# New 6inch Black Mask Elong



## flashover00 (Oct 19, 2006)

just picked up this guy today from a fellow p-fury member.
Moved some community fish outta my 55 gal to give him a new home.

You'll notice if you look close he has some gill curl forming. He also has black spots over the length of his body....parasitic flukes i believe. Treated with prazi a few minutes ago so hopefully i can get rid of them soon....

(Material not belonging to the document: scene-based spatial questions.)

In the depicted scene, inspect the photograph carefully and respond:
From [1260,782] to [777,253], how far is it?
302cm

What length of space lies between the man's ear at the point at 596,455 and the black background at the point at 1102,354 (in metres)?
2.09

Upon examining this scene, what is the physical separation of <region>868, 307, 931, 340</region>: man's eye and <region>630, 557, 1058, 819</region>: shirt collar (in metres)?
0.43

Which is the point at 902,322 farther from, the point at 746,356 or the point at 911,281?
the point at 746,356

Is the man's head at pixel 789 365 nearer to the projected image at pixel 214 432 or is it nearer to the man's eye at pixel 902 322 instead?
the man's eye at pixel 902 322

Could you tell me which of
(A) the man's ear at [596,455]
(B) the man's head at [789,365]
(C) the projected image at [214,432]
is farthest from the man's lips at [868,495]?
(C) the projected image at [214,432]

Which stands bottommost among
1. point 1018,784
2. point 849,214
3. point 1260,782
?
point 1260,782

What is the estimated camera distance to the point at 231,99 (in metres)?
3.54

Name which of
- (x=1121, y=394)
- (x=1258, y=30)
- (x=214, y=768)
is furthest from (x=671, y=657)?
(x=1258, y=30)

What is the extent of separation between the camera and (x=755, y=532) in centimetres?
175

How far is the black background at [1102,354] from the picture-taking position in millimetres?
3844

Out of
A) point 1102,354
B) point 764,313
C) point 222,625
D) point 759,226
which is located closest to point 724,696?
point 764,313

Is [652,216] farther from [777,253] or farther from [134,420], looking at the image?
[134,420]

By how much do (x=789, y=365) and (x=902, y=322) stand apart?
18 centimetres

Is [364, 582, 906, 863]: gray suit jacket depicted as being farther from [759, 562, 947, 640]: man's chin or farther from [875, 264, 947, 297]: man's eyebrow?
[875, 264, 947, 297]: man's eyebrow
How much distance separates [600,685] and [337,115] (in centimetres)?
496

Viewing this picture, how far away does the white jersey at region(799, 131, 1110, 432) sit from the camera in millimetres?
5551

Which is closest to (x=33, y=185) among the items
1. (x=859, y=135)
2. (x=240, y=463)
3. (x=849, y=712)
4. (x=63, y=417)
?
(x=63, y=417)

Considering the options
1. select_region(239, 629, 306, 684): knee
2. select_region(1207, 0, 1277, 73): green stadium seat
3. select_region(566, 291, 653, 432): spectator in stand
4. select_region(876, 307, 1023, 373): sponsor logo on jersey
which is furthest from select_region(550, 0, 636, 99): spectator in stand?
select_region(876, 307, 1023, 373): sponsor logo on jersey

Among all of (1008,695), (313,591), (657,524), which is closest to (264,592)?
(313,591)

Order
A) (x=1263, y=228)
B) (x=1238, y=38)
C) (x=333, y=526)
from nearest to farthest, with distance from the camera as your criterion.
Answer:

All in all a beautiful fish. His mask came out in force after 10 minutes or so of being in the new tank.


----------



## Leasure1 (Jul 24, 2006)

They will go away....looks good.


----------



## Bsixxx (Aug 31, 2006)

flashover00 said:


> just picked up this guy today from a fellow p-fury member.
> Moved some community fish outta my 55 gal to give him a new home.
> 
> You'll notice if you look close he has some gill curl forming. He also has black spots over the length of his body....parasitic flukes i believe. Treated with prazi a few minutes ago so hopefully i can get rid of them soon....
> ...


gorgeous tank and fish!!

good luck and i hope those parasites go away


----------



## ICEE (Feb 3, 2007)

looks great but u shoulda posted in pics forum


----------



## therizman1 (Jan 6, 2006)

Damn nice pick up man... I knew you couldnt resist for the price he was being offered for!


----------



## SNAKEBITE (Oct 7, 2006)

wow he looks amazing great pick up...so if your elong is in your 55 what happened to your sanchezi


----------



## itstheiceman (Oct 5, 2006)

thats a nice lookin elong dude, very beautiful


----------



## taylorhedrich (Mar 2, 2005)

_*Topic Moved to Disease, Parasite, and Injury Forum*_


----------



## flashover00 (Oct 19, 2006)

coutl said:


> wow he looks amazing great pick up...so if your elong is in your 55 what happened to your sanchezi


he's back in his original home in the bedroom bowfront. 
He's still pretty small, so im not worried about tank size yet with him. Sometime this summer i'll pick up another 55 gal for the double stand and move him to a new setup.


----------



## SNAKEBITE (Oct 7, 2006)

off topic


flashover00 said:


> looks great but u shoulda posted in pics forum


thanks....*LOL..you had 550 posts like two days ago...JESUS*
[/quote]
i think he had 550 post yesterday lol

i hope your elongs gets better maybe you can take some pictures of your sanchezi in his new home soon


----------



## ICEE (Feb 3, 2007)

really 550?? anyway its fixed now i was wrong


----------



## therizman1 (Jan 6, 2006)

flashover00 said:


> Damn nice pick up man... I knew you couldnt resist for the price he was being offered for!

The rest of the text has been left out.